> _Extrait_
Le refus de l’organisation aux commandes de l’Eurovision de condamner les atteintes aux droits humains perpétrées en Azerbaïdjan donne carte blanche au gouvernement pour poursuivre la répression, a déclaré Amnesty International après la dispersion violente de deux nouvelles manifestations pacifiques.
L’Azerbaïdjan accueille le concours Eurovision de la chanson – événement phare pour l’Union européenne de radio-télévision – du 22 au 26 mai.
« Bien qu’elle se soit publiquement engagée à soutenir la liberté d’expression en Azerbaïdjan, l’Union européenne de radio-télévision n’a pas dit un seul mot sur les récentes violations répétées de ce droit », a déploré Max Tucker, chargé d’action sur l’Azerbaïdjan à Amnesty International, qui se trouve actuellement à Bakou, la capitale du pays.
« L’absence de réaction de l’Union européenne de radio-télévision et de la communauté internationale donne aux autorités toute latitude pour continuer à étouffer violemment la contestation en toute impunité. »
Lundi 21 mai, plus de 200 manifestants rassemblés dans deux zones du centre de Bakou ont réclamé le respect des droits humains et la fin de la corruption.
Selon les organisateurs de ces actions de protestation, les policiers ont forcé les participants à monter à bord de plusieurs bus et les ont conduits hors de la ville, en frappant plusieurs et en incarcérant 38.
Abulfaz Gurbanly, l’un des organisateurs, a dit à Amnesty International avoir reçu des coups de poing, de pied et de matraque alors qu’il se trouvait en détention dans un poste de police. Il a déclaré que plusieurs autres manifestants avaient également été frappés en garde à vue.

> _Données_
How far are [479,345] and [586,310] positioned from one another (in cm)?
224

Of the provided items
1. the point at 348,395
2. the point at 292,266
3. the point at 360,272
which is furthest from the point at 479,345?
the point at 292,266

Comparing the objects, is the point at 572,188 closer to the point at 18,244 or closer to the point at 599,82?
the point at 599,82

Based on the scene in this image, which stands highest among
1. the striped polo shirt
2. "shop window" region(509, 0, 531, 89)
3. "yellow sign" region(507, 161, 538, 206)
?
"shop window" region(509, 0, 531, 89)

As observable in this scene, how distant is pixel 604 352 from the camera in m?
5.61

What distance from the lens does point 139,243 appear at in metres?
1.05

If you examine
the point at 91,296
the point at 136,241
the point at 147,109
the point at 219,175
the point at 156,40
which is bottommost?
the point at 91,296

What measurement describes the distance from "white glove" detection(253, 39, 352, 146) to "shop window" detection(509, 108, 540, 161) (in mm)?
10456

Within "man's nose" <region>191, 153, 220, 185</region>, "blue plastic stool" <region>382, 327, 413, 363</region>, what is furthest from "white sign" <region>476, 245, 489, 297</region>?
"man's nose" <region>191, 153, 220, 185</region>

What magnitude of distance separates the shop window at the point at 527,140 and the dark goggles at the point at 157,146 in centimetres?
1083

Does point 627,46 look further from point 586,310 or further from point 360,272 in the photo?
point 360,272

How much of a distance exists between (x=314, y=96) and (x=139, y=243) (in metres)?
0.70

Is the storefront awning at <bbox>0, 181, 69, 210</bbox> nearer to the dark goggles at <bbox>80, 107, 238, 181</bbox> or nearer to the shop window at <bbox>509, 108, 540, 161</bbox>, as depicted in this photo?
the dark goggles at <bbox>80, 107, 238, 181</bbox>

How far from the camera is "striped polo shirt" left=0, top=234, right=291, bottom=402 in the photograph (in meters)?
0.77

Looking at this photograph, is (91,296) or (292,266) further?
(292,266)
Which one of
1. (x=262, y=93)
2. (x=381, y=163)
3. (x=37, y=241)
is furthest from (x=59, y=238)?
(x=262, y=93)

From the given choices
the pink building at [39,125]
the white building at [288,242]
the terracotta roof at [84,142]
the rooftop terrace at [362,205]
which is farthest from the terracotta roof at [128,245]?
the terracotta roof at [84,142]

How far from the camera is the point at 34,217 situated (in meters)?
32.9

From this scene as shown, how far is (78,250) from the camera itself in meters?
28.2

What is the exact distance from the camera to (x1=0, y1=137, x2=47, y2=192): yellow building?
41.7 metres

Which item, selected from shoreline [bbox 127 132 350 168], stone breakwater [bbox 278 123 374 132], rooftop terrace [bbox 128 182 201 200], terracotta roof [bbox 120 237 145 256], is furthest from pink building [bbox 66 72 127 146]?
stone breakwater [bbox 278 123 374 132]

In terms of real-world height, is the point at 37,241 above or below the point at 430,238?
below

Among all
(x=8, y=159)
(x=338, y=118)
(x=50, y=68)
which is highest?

> _Travail demandé_
1. Répondez aux questions suivantes d'après l'extrait sur l'Eurovision en Azerbaïdjan :
(a) À quelles dates l'Azerbaïdjan accueille-t-il le concours ?
(b) Dans quelle ville se trouve actuellement Max Tucker ?
(c) Selon les organisateurs, combien de manifestants ont été incarcérés ?
2. Résumez en une phrase le paragraphe de l'extrait qui commence par « Abulfaz Gurbanly, l'un des organisateurs ». Conservez ses faits principaux.
3. Poursuivez l'extrait sur l'Eurovision en Azerbaïdjan après sa dernière phrase.

> _Réponses par tâche_
1.
(a) Du 22 au 26 mai.
(b) À Bakou, la capitale du pays.
(c) 38.

2. Abulfaz Gurbanly, l'un des organisateurs, a dit à Amnesty International avoir reçu des coups de poing, de pied et de matraque pendant sa détention dans un poste de police, comme plusieurs autres manifestants en garde à vue.

3.
Ces manifestations pacifiques ont été dispersées devant plusieurs journalistes internationaux, ce qui fait douter de la crédibilité de l’Union européenne de radio-télévision lorsqu’elle déclare que braquer les projecteurs des médias internationaux sur Bakou améliorera la situation des droits humains.
« Cette couverture médiatique accrue sera inutile si elle ne convainc pas les partenaires diplomatiques et commerciaux de l’Azerbaïdjan de défendre la liberté d’expression », a poursuivi Max Tucker.
« Les autorités azerbaïdjanaises semblent penser qu’elles peuvent sortir indemnes d’une éventuelle couverture négative, ce qui explique le regain de violence contre les contestataires. »
Amnesty International a recensé une nouvelle vague de violations des droits humains en Azerbaïdjan. Une synthèse récente a fait état de nombreux cas d’agression, de chantage et d’emprisonnement contre des journalistes et des défenseurs des droits humains. L’Union européenne de radio-télévision ne s’est exprimée publiquement sur aucun de ces cas.
Amnesty International craint par ailleurs que des militants locaux ayant essayé de tirer parti de l’Eurovision pour dénoncer certaines violations des droits humains ne soient pris pour cible après cet événement.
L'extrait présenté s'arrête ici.